Work instructions:
Only the opening lines of the listing, through the one with "Copy of Cartographic", are to be retyped, each exactly as it stands.
┌──
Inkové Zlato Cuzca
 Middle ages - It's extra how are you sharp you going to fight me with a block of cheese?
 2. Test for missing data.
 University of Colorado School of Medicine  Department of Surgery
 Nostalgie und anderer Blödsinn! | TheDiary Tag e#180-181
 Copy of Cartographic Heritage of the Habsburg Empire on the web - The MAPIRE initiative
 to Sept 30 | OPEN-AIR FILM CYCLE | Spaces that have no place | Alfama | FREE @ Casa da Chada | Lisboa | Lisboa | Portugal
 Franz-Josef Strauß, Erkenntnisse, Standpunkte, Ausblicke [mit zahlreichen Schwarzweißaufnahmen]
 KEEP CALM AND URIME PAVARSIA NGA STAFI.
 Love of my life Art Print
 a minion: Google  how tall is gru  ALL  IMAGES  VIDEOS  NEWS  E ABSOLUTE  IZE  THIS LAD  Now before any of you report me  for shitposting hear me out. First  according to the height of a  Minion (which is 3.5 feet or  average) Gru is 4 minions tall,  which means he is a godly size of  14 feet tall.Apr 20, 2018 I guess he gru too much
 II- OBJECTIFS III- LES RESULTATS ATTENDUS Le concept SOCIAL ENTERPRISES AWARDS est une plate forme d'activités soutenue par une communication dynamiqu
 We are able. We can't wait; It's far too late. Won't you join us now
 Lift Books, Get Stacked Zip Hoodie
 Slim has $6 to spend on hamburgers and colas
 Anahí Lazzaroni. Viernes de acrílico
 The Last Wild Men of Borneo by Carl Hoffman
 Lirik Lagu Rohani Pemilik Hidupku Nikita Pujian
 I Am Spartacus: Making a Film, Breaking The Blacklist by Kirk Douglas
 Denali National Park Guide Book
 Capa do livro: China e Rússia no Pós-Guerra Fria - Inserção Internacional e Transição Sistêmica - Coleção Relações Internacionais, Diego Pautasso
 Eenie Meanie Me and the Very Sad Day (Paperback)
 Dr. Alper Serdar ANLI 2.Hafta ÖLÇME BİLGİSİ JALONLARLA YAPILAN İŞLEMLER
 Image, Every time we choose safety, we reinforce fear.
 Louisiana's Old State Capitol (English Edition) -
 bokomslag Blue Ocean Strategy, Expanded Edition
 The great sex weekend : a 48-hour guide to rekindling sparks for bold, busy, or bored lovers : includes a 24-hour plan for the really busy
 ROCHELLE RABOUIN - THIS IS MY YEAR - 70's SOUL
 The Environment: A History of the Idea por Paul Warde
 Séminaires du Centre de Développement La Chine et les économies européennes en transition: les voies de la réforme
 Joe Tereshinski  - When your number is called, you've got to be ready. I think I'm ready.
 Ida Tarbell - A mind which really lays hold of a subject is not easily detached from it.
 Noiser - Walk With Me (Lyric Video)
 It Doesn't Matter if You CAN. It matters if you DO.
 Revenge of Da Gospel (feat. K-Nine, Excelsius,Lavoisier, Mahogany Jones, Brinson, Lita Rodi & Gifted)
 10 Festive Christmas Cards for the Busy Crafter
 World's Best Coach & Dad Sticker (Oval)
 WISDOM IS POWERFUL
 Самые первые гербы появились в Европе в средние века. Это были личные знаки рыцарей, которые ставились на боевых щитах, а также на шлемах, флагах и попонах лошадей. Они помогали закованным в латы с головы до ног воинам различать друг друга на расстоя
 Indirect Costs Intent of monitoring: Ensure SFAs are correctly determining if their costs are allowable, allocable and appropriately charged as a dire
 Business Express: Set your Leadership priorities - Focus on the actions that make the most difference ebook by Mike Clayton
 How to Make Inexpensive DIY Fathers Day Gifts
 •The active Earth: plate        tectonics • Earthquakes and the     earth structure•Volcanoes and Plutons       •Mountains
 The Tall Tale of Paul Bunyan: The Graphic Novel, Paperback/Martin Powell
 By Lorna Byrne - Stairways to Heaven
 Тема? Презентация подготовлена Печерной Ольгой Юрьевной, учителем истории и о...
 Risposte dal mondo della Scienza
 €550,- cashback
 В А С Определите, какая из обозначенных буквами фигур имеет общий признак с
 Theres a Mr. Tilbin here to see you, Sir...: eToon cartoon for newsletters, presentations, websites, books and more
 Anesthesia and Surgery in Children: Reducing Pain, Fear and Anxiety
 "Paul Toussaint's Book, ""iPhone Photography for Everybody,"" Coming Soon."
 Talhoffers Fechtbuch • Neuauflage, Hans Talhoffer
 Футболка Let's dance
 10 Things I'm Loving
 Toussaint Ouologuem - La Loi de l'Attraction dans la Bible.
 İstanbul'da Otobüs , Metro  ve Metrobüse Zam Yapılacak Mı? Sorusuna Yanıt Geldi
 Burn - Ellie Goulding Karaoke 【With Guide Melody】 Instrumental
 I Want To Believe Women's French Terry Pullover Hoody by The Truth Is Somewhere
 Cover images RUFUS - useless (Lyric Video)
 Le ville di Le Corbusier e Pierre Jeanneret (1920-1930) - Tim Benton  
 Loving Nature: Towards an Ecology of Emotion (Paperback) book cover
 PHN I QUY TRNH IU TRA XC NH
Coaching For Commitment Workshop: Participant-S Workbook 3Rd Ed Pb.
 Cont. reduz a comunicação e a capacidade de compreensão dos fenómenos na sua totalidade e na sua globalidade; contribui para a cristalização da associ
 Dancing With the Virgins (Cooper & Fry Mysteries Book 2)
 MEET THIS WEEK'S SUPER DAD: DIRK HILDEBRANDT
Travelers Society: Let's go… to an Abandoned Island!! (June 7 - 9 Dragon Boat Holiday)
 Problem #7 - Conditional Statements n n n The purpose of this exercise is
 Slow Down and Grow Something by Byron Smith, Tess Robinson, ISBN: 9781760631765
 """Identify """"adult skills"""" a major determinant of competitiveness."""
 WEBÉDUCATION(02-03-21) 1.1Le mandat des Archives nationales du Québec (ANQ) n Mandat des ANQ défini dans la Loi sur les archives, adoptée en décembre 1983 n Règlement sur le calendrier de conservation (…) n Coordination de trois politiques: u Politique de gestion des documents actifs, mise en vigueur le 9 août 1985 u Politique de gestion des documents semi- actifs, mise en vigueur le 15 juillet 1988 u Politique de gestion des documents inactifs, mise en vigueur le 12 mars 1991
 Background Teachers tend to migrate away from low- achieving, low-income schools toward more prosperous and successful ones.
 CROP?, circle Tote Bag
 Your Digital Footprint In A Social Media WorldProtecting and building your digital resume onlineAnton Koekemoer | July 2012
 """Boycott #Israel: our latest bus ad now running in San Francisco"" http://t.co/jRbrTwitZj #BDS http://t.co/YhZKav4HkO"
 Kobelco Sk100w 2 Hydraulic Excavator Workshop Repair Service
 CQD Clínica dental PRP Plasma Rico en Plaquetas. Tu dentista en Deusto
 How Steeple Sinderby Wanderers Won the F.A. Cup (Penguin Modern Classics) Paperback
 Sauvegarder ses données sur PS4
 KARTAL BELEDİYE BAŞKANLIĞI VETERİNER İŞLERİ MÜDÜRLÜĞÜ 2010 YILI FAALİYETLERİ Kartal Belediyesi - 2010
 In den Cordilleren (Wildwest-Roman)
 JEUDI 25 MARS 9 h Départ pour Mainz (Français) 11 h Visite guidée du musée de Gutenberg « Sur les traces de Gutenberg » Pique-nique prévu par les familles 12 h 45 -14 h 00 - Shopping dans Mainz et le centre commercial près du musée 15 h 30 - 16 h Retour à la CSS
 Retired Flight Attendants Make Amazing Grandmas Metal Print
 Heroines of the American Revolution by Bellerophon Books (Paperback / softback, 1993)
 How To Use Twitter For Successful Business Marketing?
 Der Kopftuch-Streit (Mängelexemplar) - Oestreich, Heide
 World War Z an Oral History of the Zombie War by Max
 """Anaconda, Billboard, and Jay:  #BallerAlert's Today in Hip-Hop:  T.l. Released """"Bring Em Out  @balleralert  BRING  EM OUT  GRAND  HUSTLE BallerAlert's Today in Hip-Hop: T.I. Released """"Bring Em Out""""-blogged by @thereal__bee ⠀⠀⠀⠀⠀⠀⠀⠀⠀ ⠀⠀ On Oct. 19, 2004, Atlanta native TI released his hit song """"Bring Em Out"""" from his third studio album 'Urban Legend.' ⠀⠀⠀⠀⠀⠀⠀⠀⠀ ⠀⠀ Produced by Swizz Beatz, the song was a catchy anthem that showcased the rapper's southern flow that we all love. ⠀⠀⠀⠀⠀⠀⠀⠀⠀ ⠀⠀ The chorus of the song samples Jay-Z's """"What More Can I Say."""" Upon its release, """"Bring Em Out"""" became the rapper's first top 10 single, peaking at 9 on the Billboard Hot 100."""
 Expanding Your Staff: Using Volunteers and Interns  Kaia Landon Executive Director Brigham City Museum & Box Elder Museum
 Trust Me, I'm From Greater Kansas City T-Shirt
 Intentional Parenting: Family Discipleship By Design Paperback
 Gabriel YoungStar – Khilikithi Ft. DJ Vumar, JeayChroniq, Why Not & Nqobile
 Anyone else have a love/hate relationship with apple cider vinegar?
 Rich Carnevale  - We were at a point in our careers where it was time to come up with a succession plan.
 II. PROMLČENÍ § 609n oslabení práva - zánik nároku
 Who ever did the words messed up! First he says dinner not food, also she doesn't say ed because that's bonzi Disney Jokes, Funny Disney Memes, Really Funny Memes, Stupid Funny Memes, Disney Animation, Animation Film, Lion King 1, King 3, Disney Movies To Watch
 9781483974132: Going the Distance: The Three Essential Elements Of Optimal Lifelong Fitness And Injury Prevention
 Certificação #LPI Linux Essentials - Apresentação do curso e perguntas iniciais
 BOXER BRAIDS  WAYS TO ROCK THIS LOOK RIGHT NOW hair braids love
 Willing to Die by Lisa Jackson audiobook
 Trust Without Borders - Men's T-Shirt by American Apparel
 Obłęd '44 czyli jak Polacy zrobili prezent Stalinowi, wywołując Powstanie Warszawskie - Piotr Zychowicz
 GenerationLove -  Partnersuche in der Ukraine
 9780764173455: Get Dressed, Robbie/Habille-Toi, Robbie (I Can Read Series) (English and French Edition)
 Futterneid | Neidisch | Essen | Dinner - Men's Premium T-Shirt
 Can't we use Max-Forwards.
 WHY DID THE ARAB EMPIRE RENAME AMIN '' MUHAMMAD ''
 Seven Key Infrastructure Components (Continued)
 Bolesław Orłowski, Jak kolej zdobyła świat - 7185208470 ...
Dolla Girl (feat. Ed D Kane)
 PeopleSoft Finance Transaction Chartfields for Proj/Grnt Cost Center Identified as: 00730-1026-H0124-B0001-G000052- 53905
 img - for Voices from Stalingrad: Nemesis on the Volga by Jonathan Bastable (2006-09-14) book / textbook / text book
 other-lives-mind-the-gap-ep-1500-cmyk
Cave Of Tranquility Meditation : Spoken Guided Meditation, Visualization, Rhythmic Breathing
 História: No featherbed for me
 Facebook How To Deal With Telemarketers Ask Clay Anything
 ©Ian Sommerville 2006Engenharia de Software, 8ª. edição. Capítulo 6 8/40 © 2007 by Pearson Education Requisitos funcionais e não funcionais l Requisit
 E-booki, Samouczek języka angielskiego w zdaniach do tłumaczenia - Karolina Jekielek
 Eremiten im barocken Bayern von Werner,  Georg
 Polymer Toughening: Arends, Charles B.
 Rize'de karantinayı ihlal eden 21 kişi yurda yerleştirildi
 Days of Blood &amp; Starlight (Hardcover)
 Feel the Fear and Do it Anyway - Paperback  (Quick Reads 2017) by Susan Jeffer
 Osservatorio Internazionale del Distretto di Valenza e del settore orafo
└──
Exercise response:
Inkové Zlato Cuzca
 Middle ages - It's extra how are you sharp you going to fight me with a block of cheese?
 2. Test for missing data.
 University of Colorado School of Medicine  Department of Surgery
 Nostalgie und anderer Blödsinn! | TheDiary Tag e#180-181
 Copy of Cartographic Heritage of the Habsburg Empire on the web - The MAPIRE initiative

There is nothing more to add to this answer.